(Stored data entries)
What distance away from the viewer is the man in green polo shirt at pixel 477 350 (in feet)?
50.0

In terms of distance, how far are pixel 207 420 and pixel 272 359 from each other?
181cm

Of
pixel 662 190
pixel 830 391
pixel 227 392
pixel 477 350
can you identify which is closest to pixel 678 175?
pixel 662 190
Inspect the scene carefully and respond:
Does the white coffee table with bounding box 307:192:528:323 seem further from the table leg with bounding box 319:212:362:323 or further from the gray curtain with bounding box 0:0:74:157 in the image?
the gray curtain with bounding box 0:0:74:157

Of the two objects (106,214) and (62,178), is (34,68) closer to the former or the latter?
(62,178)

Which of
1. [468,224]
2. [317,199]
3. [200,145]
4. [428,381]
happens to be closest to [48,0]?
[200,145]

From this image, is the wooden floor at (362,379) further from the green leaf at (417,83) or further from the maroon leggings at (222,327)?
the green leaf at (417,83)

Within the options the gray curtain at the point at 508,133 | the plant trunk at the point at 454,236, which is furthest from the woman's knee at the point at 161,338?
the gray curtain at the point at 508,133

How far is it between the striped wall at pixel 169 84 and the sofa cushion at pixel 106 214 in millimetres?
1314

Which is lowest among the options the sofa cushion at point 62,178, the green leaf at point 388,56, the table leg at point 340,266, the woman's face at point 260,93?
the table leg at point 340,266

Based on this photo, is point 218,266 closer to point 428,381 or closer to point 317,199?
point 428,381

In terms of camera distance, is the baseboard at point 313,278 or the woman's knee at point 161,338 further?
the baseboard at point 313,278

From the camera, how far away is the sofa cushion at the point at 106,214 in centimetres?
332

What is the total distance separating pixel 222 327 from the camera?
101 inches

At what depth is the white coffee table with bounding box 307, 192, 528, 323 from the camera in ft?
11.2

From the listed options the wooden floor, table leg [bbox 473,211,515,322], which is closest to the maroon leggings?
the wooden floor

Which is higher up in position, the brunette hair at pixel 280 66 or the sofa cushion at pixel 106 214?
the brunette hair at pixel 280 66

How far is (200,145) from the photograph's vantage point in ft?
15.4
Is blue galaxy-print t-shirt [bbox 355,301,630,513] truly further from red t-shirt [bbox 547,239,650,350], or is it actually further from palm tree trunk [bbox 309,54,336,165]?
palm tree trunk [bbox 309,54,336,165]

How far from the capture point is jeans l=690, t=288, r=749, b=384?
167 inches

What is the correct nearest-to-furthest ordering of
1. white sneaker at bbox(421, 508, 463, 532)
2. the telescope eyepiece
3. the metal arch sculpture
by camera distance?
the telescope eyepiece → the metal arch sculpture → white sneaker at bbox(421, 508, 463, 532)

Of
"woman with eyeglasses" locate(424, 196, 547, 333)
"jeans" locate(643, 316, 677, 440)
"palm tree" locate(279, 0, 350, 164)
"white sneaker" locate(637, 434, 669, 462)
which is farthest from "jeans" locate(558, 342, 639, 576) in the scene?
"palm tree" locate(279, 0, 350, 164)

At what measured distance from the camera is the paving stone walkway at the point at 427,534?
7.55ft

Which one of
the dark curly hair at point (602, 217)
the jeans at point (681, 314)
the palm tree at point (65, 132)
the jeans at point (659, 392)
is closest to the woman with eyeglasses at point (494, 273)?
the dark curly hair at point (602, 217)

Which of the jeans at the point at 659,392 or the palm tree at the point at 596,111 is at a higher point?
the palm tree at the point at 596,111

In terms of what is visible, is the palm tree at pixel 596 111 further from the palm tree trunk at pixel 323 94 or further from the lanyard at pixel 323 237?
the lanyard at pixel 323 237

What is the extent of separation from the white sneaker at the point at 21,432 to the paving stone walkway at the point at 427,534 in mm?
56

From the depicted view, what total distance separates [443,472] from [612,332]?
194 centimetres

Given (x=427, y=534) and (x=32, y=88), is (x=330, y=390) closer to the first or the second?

Problem details
Please reproduce all of the lines above word for word, without changing anything.

The answer
What distance away from the viewer is the man in green polo shirt at pixel 477 350 (in feet)?
50.0

In terms of distance, how far are pixel 207 420 and pixel 272 359 from each other?
181cm

Of
pixel 662 190
pixel 830 391
pixel 227 392
pixel 477 350
can you identify which is closest to pixel 678 175?
pixel 662 190
Inspect the scene carefully and respond:
Does the white coffee table with bounding box 307:192:528:323 seem further from the table leg with bounding box 319:212:362:323 or further from the gray curtain with bounding box 0:0:74:157 in the image?
the gray curtain with bounding box 0:0:74:157

Of the two objects (106,214) and (62,178), is (34,68) closer to the former or the latter?
(62,178)

Which of
1. [468,224]
2. [317,199]
3. [200,145]
4. [428,381]
happens to be closest to [48,0]?
[200,145]

From this image, is the wooden floor at (362,379) further from the green leaf at (417,83) or further from the maroon leggings at (222,327)?
the green leaf at (417,83)

Within the options the gray curtain at the point at 508,133 | the plant trunk at the point at 454,236, which is furthest from the woman's knee at the point at 161,338?
the gray curtain at the point at 508,133

How far is it between the striped wall at pixel 169 84 and the sofa cushion at pixel 106 214 in millimetres?
1314

Which is lowest among the options the sofa cushion at point 62,178, the green leaf at point 388,56, the table leg at point 340,266, the woman's face at point 260,93?
the table leg at point 340,266

Based on this photo, is point 218,266 closer to point 428,381 or closer to point 317,199?
point 428,381

In terms of camera distance, is the baseboard at point 313,278 or the woman's knee at point 161,338 further?
the baseboard at point 313,278

From the camera, how far away is the sofa cushion at the point at 106,214 in centimetres?
332

What is the total distance separating pixel 222 327 from the camera?
101 inches

At what depth is the white coffee table with bounding box 307, 192, 528, 323 from the camera in ft?
11.2

From the listed options the wooden floor, table leg [bbox 473,211,515,322], which is closest to the maroon leggings?
the wooden floor

Which is higher up in position, the brunette hair at pixel 280 66 or the sofa cushion at pixel 106 214?
the brunette hair at pixel 280 66

How far is (200,145) from the photograph's vantage point in ft?
15.4
Is blue galaxy-print t-shirt [bbox 355,301,630,513] truly further from red t-shirt [bbox 547,239,650,350], or is it actually further from palm tree trunk [bbox 309,54,336,165]?
palm tree trunk [bbox 309,54,336,165]

How far from the capture point is jeans l=690, t=288, r=749, b=384?
167 inches

What is the correct nearest-to-furthest ordering of
1. white sneaker at bbox(421, 508, 463, 532)
2. the telescope eyepiece
3. the metal arch sculpture
by camera distance?
the telescope eyepiece → the metal arch sculpture → white sneaker at bbox(421, 508, 463, 532)

Of
"woman with eyeglasses" locate(424, 196, 547, 333)
"jeans" locate(643, 316, 677, 440)
"palm tree" locate(279, 0, 350, 164)
"white sneaker" locate(637, 434, 669, 462)
which is farthest from "jeans" locate(558, 342, 639, 576) in the scene?
"palm tree" locate(279, 0, 350, 164)

At what measured distance from the camera is the paving stone walkway at the point at 427,534?
7.55ft

Which one of
the dark curly hair at point (602, 217)
the jeans at point (681, 314)
the palm tree at point (65, 132)
the jeans at point (659, 392)
is closest to the woman with eyeglasses at point (494, 273)?
the dark curly hair at point (602, 217)

Which of the jeans at the point at 659,392 or the palm tree at the point at 596,111 is at a higher point?
the palm tree at the point at 596,111

In terms of what is visible, is the palm tree at pixel 596 111 further from the palm tree trunk at pixel 323 94 or further from the lanyard at pixel 323 237?
the lanyard at pixel 323 237

What is the extent of separation from the white sneaker at the point at 21,432 to the paving stone walkway at the point at 427,534 in mm?
56

From the depicted view, what total distance separates [443,472] from [612,332]?
194 centimetres

Given (x=427, y=534) and (x=32, y=88), is (x=330, y=390) closer to the first or the second?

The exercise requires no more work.